**EXCERPTED TEXT**
####################
Since the definition of money laundering has broadened from Al Capone to Al Qaeda (Unger 2011), we should find an increase of money laundering. Indeed, when only tax evasion is included, laundering more than doubles. Coming back to the infamous gangster Al Capone, he was the most successful bootlegger and liquor smuggler of his time. In 1929, the Bureau of Prohibition began to shut down some of Capone’s breweries, and two years later, he was indicted for income tax evasion and not for money laundering since it did not then exist. Ultimately, Capone was sentenced to eleven years in jail. Including evasion in the money-laundering definition would therefore finally bring full circle the origin of the term money laundering.
Measuring Money Laundering with Proxies
Estimates on global money laundering are still in their infancy, for several reasons: because the underlying crime is unknown and because the proceeds of this unknown crime can only be estimated. Global estimates for money laundering range between $45 and $280 billion by Reuter and Greenfield (2001), $1.5 trillion in the International Monetary Fund (IMF), and Human Development Report 1999 (Transnational Institute [TNI] 2003), and $2.85 billion (Walker 1995, 2002; Walker and Unger 2009).
####################
Pick up the money laundering passage after its final sentence and carry it forward.

Spatial question lines
####################
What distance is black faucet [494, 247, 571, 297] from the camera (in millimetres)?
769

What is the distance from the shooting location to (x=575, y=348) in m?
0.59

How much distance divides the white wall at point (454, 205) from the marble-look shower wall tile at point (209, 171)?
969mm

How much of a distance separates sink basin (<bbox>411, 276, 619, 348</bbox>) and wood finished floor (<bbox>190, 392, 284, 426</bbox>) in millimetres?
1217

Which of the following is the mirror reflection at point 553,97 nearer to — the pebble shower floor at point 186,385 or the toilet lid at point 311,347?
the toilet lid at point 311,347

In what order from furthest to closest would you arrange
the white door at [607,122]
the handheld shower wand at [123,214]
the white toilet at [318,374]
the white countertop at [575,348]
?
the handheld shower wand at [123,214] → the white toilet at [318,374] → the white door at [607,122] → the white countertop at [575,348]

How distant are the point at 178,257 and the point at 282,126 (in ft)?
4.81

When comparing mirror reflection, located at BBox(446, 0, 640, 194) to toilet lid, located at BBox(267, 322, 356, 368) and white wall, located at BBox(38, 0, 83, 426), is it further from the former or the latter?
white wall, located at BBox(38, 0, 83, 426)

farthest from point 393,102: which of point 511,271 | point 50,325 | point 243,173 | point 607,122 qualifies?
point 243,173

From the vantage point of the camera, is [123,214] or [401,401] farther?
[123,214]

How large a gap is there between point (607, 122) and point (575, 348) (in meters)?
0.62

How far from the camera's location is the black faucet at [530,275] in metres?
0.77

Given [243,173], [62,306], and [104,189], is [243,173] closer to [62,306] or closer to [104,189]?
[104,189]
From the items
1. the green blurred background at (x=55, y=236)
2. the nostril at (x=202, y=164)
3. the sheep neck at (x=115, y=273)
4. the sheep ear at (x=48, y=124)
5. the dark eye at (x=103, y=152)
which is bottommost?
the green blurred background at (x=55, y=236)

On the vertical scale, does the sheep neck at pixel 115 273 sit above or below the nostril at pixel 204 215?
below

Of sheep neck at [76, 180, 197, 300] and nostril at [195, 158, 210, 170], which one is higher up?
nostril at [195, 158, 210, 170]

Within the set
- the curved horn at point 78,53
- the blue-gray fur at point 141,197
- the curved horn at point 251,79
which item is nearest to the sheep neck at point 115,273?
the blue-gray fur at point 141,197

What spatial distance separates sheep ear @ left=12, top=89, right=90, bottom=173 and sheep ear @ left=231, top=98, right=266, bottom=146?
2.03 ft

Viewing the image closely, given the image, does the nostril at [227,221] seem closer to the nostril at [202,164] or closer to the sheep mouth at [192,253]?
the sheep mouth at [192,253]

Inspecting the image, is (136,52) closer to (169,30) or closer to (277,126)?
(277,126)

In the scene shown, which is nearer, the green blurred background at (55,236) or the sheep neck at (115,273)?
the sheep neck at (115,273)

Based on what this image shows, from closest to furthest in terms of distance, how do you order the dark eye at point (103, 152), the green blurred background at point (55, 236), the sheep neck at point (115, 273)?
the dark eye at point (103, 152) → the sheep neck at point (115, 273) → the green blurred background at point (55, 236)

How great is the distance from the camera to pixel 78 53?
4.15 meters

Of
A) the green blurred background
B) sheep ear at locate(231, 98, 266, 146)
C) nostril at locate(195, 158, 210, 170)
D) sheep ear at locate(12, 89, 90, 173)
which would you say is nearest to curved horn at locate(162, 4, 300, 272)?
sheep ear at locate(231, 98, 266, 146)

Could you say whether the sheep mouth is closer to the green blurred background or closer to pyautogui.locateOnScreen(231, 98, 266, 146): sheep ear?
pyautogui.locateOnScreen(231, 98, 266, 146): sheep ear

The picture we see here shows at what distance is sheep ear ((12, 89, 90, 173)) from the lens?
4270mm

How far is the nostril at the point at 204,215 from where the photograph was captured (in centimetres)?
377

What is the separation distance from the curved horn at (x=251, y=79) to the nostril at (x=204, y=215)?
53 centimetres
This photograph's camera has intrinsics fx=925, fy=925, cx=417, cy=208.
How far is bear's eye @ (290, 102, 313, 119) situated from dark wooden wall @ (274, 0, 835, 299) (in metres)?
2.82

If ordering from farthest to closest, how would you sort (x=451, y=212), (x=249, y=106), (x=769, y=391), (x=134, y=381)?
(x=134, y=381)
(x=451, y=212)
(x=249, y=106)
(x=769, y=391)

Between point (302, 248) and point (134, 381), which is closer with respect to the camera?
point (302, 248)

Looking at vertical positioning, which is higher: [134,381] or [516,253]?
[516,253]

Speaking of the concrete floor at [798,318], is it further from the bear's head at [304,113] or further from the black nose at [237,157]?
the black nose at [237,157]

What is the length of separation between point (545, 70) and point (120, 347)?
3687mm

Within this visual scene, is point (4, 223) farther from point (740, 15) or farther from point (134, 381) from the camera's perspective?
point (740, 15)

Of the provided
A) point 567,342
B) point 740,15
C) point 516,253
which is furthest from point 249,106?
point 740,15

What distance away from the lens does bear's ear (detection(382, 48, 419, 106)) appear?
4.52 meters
####################
**THE RESULT**
One approach to measuring money laundering is via proxies. In 1998, then Director of the IMF Michael Camdessus stated at a FATF meeting in Paris that “two to five percent of global [gross domestic product] would probably be a consensus range” (Camdessus 1998). This amounted at that time to about $1.5 trillion. Yet, these numbers are still quoted thirteen years later. If laundering still is $1.5 trillion, then it would have decreased as a percentage of gross domestic product (GDP). Even so, the 2 to 5 percent estimate is also still quoted, which would indicate that money laundering has stayed constant over time as a percentage of GDP and so has increased in absolute dollars. No scientific source of this “wet finger approach” can be traced (Walker and Unger 2009).
Another way of looking at money laundering trends is to take the worldwide proceeds of crime. Usually, it is assumed that a certain percentage of criminal proceeds has to be laundered. For example, it is often estimated that 70 to 80 percent of drugs proceeds need laundering, and the rest is reused in criminal business. The advantage of using proceeds of drug crime data is the fact that they rely upon quite well-developed measurements of drug production. With software similar to Google Earth, the United Nations zooms into the poppy fields of Afghanistan and calculates the average return of poppy. The United Nations also keeps track of the drug sales prices in different locations by investigating caught dealers and drug addicts. The UN Office on Drugs and Crime publishes its World Drug Report annually. According to the World Drug Report 2011 (United Nations Office on Drugs and Crime [UNODC] 2011), the potential opium production in 2009 was 6,900 metric ton (mt) and due to bad harvest this fell to 3,600 mt in 2010. About one-tenth of produced opium is heroin suitable for consumption. In 2009, these numbers suggest that heroin consumption was 375 mt. Potential cocaine production in Columbia amounted to 410 mt in 2010. Figures 1 and 2 show the development of the amounts and proceeds of opium/heroine and of cocaine over time.

Production of heroin and cocaine.

Proceeds of heroin and cocaine.
Overall, we can conclude that there has been a decrease in hard drugs such as heroin, a constant development of cocaine, an increase in soft drugs (e.g., amphetamines, ecstasy), and an increase in fraud (company fraud, credit card fraud, tax fraud). In total, money laundering from these predicate offenses should have increased.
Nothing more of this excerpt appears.